* **Exercise aim**:
Copy out every item below again, changing "stone staircase" to "stone stairway" wherever it appears and keeping everything else the same. Leave the pictures out.

* **Given entries**:
[start]
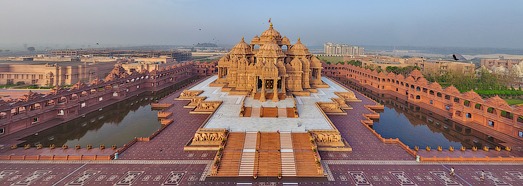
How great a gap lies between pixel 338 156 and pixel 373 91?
1722 inches

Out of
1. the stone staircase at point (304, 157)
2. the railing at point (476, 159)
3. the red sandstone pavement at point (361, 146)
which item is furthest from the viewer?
the red sandstone pavement at point (361, 146)

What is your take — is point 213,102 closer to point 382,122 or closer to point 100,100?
point 100,100

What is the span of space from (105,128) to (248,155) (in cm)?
2117

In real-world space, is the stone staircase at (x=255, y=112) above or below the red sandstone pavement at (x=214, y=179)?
above

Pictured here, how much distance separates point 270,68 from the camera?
39.8 metres

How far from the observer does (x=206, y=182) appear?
18.8 meters

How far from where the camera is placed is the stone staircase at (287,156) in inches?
787

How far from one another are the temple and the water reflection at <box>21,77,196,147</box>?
47.7ft

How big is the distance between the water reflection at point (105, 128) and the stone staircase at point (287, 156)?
1534cm

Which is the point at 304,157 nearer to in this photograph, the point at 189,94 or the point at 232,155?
the point at 232,155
[end]
* **Finished task**:
How great a gap lies between pixel 338 156 and pixel 373 91?
1722 inches

Out of
1. the stone stairway at point (304, 157)
2. the railing at point (476, 159)
3. the red sandstone pavement at point (361, 146)
which item is furthest from the viewer?
the red sandstone pavement at point (361, 146)

What is your take — is point 213,102 closer to point 382,122 or closer to point 100,100?
point 100,100

What is the span of space from (105,128) to (248,155) (in cm)?
2117

In real-world space, is the stone stairway at (x=255, y=112) above or below the red sandstone pavement at (x=214, y=179)?
above

Pictured here, how much distance separates point 270,68 from the camera?
39.8 metres

How far from the observer does (x=206, y=182) appear?
18.8 meters

How far from where the camera is placed is the stone stairway at (287,156) in inches?
787

How far from one another are the temple and the water reflection at <box>21,77,196,147</box>?
47.7ft

How big is the distance between the water reflection at point (105, 128) and the stone stairway at point (287, 156)?
1534cm

Which is the point at 304,157 nearer to in this photograph, the point at 189,94 or the point at 232,155?
the point at 232,155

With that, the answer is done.